Arrington: CrunchPad self-destructed over 'greed, jealousy and miscommunication'

TechCrunch leader Michael Arrington was set to debut a tablet computing device, the CrunchPad, two weeks ago. That dream is dead.

TechCrunch leader Michael Arrington was ready to debut a tablet computing device, the CrunchPad, two weeks ago. For months, tech media speculated on its feature set, specifications and utility.

That dream is dead.

Arrington posted today that the CrunchPad is dead, stemming from a technological coup d'état in which the manufacturers of the CrunchPad allegedly dropped TechCrunch from the deal to sell the device directly through Fusion Garage, Arrington writes.

Err, what? This is the equivalent of Foxconn, who build the iPhone, notifiying Apple a couple of days before launch that they’d be moving ahead and selling the iPhone directly without any involvement from Apple.

Chandra also forwarded an internal email from one of his shareholders. My favorite part of the email: “We still acknowledge that Arrington and TechCrunch bring some value to your business endeavor…If he agrees to our terms, we would have Arrington assume the role of visionary/evangelist/marketing head and Fusion Garage would acquire the rights to use the Crunchpad brand and name. Personally, I don’t think the name is all that important but you seem to be somewhat attached to the name.”
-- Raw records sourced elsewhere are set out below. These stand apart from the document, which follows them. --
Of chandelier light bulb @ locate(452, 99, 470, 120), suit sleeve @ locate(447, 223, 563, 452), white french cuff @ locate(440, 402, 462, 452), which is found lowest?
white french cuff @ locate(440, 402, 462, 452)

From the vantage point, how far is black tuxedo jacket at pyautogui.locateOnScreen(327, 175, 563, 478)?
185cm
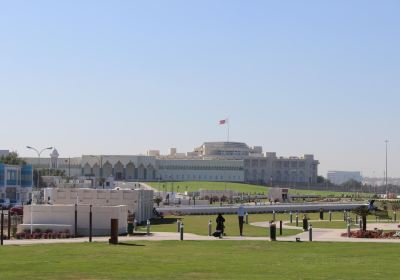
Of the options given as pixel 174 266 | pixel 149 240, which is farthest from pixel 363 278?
pixel 149 240

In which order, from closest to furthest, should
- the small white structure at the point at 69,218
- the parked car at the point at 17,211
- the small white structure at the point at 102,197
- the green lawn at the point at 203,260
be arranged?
the green lawn at the point at 203,260 < the small white structure at the point at 69,218 < the small white structure at the point at 102,197 < the parked car at the point at 17,211

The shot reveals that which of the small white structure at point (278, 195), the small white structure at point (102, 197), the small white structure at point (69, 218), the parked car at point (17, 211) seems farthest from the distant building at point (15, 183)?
the small white structure at point (69, 218)

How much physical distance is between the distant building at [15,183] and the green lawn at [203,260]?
76453mm

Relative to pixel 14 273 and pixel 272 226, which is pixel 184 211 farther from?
pixel 14 273

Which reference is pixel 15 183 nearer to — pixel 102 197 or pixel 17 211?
pixel 17 211

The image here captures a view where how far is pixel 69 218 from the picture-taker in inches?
1677

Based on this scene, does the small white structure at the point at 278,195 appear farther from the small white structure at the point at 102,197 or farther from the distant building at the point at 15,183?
the small white structure at the point at 102,197

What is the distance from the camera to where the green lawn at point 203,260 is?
2256 centimetres

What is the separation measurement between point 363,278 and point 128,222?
905 inches

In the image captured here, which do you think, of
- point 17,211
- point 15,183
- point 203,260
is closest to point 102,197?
point 17,211

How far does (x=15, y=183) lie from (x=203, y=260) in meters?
90.4

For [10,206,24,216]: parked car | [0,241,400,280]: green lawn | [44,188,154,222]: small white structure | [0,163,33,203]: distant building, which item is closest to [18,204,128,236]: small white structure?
[0,241,400,280]: green lawn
And with that, the entire project self destructed.

Yet another legal battle for the folks at TechCrunch: according to Arrington, neither TechCrunch nor Fusion Garage own the intellectual property of the CrunchPad outright. TC and FG jointly own the CrunchPad product intellectual property, and TC solely owns the CrunchPad trademark.

"So it's legally impossible for them to simply build and sell the device without our agreement," Arrington writes.

"We will almost certainly be filing multiple lawsuits against Fusion Garage, and possibly [manufacturer CEO] Chandra [Rathakrishnan] and his shareholders as individuals, shortly. The legal system will work it all out over time."

A tough slog, the hardware business.